The Ring of the Fisherman (Latin: Anulus piscatoris; Italian: Anello Piscatorio), also known as the Piscatory Ring, is an official part of the regalia worn by the pope, who according to Catholic practice and tradition is the head of the Catholic Church and successor of Saint Peter, who was a fisherman by trade. It used to feature a bas-relief of Peter fishing from a boat, a symbolism derived from the tradition that the apostles were "fishers of men" (Mark 1:17). The Fisherman's Ring is a signet that was used until 1842 to seal official documents signed by the pope but is now used only ceremonially. Since at least the Middle Ages it has been a tradition for Catholics meeting the pope to show their devotion by kissing the ring.

==History==
A letter written by Pope Clement IV to his nephew in the 13th century includes the earliest known mention of the Ring of the Fisherman, which was used for sealing the pope's private correspondence. Public documents, by contrast, were sealed by stamping a different papal seal onto lead which was attached to the document. Such documents were historically called papal bulls, named after the stamped bulla (seal) of lead. By the 15th century, the fisherman's ring began to be used to seal papal briefs, which are official but less formal documents. That practice ended in 1842, when the sealing wax was replaced by a stamp which affixed the same device in red ink. Lead seals continue to be used for apostolic letters.

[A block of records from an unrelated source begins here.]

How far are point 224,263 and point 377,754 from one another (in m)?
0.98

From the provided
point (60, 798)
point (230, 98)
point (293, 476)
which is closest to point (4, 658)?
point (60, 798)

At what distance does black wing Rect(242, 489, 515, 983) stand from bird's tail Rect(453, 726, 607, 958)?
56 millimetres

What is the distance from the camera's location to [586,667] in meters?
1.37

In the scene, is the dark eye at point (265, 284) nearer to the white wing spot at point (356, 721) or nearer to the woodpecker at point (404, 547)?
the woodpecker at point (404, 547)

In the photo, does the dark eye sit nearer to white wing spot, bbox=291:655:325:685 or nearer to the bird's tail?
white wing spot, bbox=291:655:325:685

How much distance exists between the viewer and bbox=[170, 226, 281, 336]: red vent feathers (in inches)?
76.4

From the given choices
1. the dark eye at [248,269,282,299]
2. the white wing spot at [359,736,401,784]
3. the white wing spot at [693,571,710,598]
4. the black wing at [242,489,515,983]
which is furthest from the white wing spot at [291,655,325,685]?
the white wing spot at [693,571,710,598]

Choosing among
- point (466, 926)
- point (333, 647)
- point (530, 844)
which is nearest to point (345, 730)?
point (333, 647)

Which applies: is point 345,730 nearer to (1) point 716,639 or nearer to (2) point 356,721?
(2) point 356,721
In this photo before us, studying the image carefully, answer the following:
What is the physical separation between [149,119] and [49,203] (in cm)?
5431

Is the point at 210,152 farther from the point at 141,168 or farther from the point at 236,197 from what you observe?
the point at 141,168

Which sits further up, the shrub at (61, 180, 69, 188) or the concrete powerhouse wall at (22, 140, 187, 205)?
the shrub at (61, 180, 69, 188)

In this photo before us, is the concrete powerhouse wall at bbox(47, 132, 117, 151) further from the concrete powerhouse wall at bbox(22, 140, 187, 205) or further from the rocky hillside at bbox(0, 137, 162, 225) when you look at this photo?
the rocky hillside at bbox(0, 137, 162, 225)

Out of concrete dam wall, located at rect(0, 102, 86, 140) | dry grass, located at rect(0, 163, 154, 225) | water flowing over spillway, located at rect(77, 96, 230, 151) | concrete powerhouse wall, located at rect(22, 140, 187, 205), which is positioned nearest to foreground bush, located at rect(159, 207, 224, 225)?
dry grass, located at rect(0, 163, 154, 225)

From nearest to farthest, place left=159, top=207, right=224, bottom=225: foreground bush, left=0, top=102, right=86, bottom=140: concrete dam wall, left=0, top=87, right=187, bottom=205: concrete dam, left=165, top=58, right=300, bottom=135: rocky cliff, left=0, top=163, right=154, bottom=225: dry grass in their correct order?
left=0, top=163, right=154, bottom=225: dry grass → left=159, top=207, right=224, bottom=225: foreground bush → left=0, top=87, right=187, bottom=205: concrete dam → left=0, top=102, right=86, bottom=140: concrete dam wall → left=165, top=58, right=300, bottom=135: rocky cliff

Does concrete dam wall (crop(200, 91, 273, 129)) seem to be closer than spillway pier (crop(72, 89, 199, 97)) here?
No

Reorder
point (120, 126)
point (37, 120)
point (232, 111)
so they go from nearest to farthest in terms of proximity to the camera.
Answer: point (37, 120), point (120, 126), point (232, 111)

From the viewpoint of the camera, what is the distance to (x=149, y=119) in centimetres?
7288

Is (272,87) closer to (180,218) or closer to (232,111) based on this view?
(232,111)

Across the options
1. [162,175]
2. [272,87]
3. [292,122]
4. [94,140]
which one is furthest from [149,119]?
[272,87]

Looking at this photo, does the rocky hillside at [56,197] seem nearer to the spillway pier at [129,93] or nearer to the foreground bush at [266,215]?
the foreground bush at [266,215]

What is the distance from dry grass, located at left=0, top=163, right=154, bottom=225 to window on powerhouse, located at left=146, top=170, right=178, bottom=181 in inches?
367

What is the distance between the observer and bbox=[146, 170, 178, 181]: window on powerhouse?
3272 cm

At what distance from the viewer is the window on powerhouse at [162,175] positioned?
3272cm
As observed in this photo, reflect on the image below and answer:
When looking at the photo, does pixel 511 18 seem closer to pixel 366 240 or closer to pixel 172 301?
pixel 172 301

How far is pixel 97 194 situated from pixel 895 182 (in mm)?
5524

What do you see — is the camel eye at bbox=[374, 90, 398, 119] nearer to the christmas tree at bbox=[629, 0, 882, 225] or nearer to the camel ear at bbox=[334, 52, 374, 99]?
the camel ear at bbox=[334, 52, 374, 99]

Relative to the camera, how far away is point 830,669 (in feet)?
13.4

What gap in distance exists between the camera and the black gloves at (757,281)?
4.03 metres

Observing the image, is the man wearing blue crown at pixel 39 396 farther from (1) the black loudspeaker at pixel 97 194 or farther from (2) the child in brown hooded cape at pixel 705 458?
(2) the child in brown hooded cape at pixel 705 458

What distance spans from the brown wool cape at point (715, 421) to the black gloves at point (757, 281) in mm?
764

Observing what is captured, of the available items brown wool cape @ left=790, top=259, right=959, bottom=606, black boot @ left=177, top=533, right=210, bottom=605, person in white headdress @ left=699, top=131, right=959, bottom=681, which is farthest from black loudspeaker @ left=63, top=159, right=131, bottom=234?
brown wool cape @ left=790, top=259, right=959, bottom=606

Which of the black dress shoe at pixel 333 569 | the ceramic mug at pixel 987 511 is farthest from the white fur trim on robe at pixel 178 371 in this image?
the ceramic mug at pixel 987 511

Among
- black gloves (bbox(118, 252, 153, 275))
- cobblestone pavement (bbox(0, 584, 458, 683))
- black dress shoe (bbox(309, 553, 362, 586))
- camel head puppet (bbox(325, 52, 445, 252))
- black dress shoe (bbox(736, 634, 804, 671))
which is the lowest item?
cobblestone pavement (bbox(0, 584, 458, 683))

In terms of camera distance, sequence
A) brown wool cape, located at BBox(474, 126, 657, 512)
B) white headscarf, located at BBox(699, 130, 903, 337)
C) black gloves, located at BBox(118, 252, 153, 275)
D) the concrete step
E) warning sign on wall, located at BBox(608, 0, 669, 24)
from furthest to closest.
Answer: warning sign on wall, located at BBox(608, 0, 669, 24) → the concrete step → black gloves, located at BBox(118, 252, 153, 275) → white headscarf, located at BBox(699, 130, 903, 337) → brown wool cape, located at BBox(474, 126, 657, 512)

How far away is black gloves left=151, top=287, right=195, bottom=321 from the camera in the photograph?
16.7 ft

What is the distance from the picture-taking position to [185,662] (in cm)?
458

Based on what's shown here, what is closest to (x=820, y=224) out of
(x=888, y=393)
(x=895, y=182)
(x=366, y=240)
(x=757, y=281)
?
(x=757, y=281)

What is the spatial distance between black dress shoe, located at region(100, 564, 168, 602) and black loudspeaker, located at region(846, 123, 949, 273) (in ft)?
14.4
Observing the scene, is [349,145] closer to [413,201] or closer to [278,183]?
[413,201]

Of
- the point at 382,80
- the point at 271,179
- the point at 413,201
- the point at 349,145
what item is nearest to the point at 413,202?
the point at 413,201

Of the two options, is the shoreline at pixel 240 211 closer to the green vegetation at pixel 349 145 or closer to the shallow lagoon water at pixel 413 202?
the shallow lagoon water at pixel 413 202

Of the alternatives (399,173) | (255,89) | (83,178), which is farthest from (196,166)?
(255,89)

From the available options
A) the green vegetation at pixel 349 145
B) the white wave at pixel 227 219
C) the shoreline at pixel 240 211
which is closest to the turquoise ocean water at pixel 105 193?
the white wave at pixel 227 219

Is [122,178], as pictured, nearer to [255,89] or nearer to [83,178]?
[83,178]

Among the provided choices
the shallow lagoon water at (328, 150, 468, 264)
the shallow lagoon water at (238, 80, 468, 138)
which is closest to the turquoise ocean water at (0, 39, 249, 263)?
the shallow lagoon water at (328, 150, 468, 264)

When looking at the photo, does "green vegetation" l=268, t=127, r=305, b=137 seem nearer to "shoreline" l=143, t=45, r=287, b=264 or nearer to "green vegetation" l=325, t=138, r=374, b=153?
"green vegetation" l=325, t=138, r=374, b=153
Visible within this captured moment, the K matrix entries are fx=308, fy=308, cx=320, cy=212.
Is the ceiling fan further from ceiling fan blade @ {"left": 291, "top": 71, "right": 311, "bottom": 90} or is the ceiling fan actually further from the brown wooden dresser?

The ring has been lost or stolen at various times. In a 1588 letter, the Spanish ambassador to Rome, Count Olivares, reported to Philip IV that a papal cup-bearer had stolen the Fisherman's Ring from Sixtus V. In 1797, after Napoleon's troops occupied Rome, the ring of Pius VI was briefly taken by French soldiers under the command of General Berthier. The ring was returned to Pius VI the next day, although he died in forced exile in Valence. Before the French abducted Pius VII, the pope reportedly broke the ring into two pieces, which were held in Paris until Louis XVIII returned them to Rome. In 1899, the Fisherman's Ring was reportedly lost before an underservant recovered it and returned it to Leo XIII; however, upon Leo's death in 1903, the ring was not found among his possessions.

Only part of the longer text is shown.